(Source text)
Gratitude and clarifications

First, my thanks to everyone who responded to my blog post below. Some responses were comments, some were emails. I really do appreciate the feedback, support, questions, and concerns.

Second, a few clarifications. The “wall” I talk about in my prior post is not a person or even (in this case) a response from anyone. Rather, it’s the essential difficulty or paradox or irony–call it what fits–that emerges from the communications revolution we are currently experiencing. Massively disruptive, massively promising, and full of peril. I understand most high-stakes human experiences are exactly that mixture. Somehow, though, this particular revolution seems even more so to me–more of all those things. That’s one of the many reasons I peg the scale of this change to the invention of the phonetic alphabet.

I should also clarify that I have no intentions of giving up, though I may utter cries of distress from time to time. 🙂

Today’s seminar: Engelbart II, along with small questions like “what is technology?” (ten minutes of video there) and “what is a computer?” (some Turing and some Mother of all Demos there) and “what is the meaning of meaning?” (no kidding–but that’s another story).
(End Source text)
(Data)
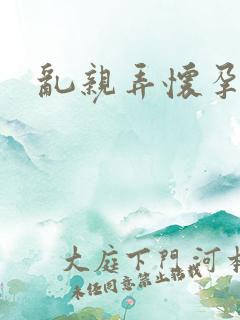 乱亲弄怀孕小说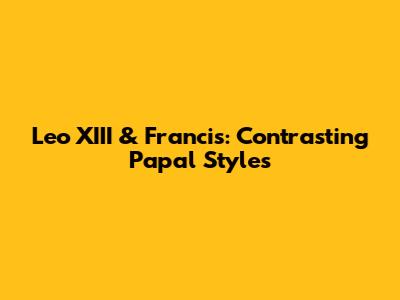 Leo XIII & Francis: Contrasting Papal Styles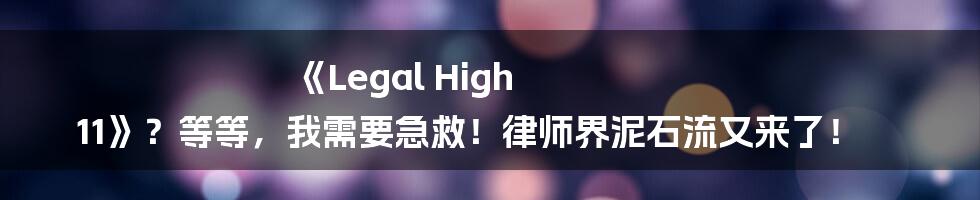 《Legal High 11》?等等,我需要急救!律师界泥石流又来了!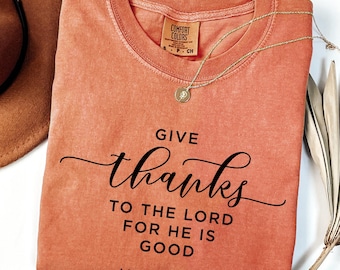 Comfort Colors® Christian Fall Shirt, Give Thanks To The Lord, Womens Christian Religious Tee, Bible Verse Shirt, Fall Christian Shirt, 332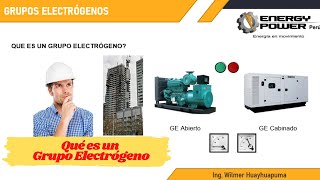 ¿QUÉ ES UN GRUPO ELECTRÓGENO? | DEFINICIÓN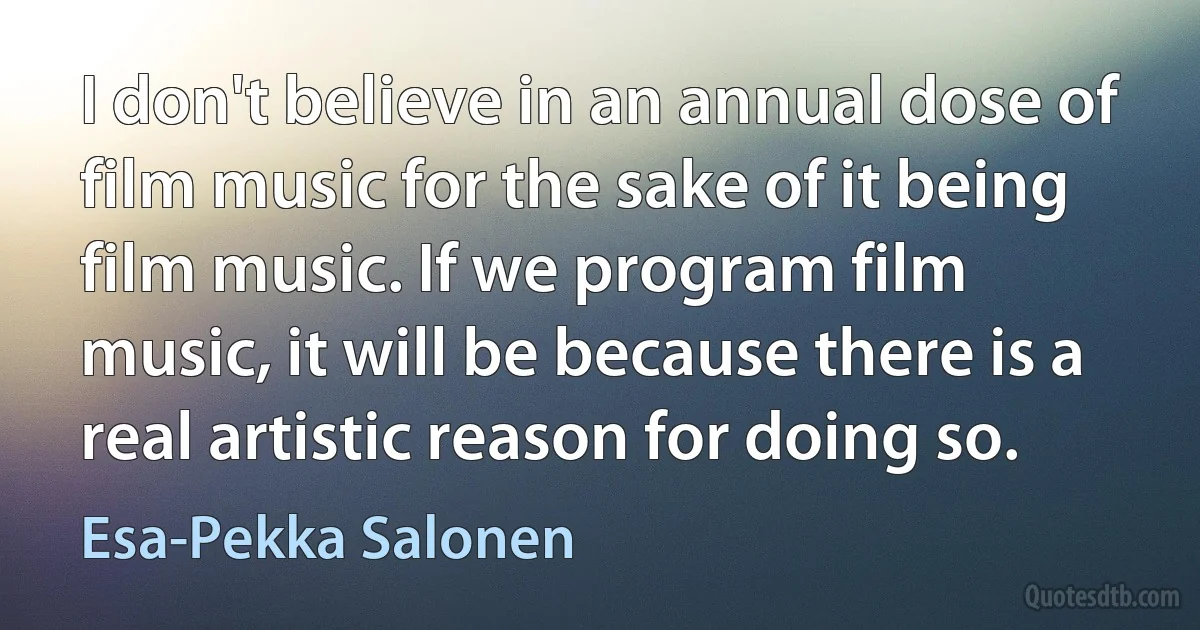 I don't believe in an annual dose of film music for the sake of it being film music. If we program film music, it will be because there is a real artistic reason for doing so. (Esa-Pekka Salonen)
(End Data)
Exercise tasks -
1. Reproduce the passage of the blog post starting at "Today’s seminar: Engelbart" and ending at "that’s another story).".
2. In the blog post, to which invention does the writer peg the scale of the current communications change?

Answer list -
1.
Today’s seminar: Engelbart II, along with small questions like “what is technology?” (ten minutes of video there) and “what is a computer?” (some Turing and some Mother of all Demos there) and “what is the meaning of meaning?” (no kidding–but that’s another story).

2. The invention of the phonetic alphabet.